### Action item
Give the count of lines in the records below that contain "States", with no other words.

### Recorded data
▼

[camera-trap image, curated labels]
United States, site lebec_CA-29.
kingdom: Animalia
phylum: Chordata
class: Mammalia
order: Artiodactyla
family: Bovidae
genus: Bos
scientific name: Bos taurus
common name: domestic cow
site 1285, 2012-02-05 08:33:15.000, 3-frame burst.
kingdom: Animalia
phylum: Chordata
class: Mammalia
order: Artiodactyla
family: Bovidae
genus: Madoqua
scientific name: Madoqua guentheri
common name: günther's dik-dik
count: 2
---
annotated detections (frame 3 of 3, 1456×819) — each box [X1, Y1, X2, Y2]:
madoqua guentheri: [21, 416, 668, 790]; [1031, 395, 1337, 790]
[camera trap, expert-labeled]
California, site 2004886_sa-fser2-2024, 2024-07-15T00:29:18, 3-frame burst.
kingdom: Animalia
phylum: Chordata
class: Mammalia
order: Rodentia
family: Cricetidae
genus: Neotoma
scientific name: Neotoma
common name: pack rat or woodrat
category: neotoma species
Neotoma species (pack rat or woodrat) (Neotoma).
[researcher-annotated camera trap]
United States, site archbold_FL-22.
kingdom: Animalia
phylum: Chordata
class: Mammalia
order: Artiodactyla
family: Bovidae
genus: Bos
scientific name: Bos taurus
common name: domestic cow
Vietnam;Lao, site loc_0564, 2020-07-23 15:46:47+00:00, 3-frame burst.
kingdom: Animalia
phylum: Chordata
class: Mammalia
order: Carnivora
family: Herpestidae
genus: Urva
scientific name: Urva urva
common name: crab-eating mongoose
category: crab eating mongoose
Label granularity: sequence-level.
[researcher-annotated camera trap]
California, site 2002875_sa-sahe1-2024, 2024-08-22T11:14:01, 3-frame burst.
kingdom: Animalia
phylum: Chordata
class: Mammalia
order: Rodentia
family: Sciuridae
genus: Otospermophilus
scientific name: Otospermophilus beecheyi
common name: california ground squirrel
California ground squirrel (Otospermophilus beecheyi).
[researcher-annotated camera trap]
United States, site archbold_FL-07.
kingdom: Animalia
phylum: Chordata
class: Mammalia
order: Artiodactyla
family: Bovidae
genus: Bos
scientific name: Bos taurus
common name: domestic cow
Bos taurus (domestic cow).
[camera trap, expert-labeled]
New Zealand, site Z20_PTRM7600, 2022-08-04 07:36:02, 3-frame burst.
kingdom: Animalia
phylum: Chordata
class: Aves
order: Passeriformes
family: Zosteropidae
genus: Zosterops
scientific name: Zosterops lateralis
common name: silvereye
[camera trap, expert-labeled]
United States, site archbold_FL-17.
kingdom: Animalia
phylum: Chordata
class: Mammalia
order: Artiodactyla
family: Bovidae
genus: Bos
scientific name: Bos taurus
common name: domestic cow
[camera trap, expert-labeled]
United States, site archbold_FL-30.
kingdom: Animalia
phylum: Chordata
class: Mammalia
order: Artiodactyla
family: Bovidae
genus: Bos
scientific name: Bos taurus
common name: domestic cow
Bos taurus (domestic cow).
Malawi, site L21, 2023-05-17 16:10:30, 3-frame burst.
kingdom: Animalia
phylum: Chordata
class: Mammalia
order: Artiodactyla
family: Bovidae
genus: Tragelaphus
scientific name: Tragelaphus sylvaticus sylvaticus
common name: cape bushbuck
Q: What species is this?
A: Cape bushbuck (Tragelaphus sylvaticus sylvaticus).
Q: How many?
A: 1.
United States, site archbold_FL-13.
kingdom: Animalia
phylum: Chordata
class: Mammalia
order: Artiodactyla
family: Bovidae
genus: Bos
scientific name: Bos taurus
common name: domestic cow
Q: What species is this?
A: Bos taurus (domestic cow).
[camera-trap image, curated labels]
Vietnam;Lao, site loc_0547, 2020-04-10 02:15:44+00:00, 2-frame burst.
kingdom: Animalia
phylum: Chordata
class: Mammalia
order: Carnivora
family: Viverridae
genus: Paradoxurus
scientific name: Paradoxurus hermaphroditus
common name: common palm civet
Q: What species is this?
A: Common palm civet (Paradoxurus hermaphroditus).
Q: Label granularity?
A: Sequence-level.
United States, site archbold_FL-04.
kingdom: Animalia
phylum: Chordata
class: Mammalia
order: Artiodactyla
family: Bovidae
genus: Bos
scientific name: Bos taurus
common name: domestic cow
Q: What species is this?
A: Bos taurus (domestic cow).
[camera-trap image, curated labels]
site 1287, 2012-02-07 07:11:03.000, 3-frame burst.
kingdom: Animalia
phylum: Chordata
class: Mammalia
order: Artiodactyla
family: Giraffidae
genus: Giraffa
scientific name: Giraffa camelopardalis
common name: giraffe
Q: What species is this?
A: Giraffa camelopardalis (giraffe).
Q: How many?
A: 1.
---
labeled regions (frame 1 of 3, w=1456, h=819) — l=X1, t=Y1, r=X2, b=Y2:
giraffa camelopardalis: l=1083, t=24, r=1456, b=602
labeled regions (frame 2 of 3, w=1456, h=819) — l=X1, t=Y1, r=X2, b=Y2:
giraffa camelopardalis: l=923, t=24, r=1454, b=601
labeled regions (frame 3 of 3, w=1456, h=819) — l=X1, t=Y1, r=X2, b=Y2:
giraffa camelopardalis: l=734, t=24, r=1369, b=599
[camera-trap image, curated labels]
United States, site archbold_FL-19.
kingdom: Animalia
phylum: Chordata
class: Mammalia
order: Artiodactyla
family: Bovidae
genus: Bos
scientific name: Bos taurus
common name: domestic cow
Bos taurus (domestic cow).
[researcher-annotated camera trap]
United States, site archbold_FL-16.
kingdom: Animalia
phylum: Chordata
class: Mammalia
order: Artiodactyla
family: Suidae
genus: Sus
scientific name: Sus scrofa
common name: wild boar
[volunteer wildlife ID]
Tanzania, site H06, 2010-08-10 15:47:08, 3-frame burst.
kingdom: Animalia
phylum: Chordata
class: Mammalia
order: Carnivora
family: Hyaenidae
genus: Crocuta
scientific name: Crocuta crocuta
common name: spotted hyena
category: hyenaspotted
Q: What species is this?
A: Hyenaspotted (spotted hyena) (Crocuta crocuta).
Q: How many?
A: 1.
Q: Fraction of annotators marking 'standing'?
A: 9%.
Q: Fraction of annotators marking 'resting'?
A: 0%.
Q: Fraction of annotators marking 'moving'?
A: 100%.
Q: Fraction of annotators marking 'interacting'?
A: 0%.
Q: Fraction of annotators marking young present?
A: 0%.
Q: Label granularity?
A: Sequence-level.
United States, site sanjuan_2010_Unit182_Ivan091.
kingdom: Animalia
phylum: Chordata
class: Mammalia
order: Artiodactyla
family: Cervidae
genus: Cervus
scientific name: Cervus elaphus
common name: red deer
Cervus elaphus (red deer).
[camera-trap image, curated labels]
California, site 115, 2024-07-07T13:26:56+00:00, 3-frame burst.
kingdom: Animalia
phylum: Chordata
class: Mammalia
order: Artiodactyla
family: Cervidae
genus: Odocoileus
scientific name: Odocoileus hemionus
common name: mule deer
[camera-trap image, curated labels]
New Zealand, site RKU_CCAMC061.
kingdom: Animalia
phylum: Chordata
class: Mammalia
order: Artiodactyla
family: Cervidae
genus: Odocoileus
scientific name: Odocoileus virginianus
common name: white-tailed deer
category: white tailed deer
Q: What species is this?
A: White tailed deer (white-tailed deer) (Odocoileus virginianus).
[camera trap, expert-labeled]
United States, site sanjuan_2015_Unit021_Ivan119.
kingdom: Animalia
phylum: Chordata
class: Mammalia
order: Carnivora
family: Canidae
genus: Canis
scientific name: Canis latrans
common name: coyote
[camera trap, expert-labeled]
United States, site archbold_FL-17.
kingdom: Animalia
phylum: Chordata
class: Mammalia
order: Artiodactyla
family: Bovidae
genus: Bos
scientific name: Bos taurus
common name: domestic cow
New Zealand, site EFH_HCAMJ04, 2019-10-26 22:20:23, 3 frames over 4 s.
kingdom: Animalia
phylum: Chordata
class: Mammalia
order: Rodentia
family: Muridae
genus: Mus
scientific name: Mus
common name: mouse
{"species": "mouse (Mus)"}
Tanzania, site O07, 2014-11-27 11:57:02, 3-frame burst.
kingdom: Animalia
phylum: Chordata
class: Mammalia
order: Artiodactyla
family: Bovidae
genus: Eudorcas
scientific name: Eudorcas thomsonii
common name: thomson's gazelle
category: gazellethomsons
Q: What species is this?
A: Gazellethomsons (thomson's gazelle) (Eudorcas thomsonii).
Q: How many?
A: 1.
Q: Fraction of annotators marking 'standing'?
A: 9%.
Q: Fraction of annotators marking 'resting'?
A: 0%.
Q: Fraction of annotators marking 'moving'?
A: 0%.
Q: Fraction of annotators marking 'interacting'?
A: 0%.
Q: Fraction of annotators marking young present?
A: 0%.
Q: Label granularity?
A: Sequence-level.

▲

### The answer
12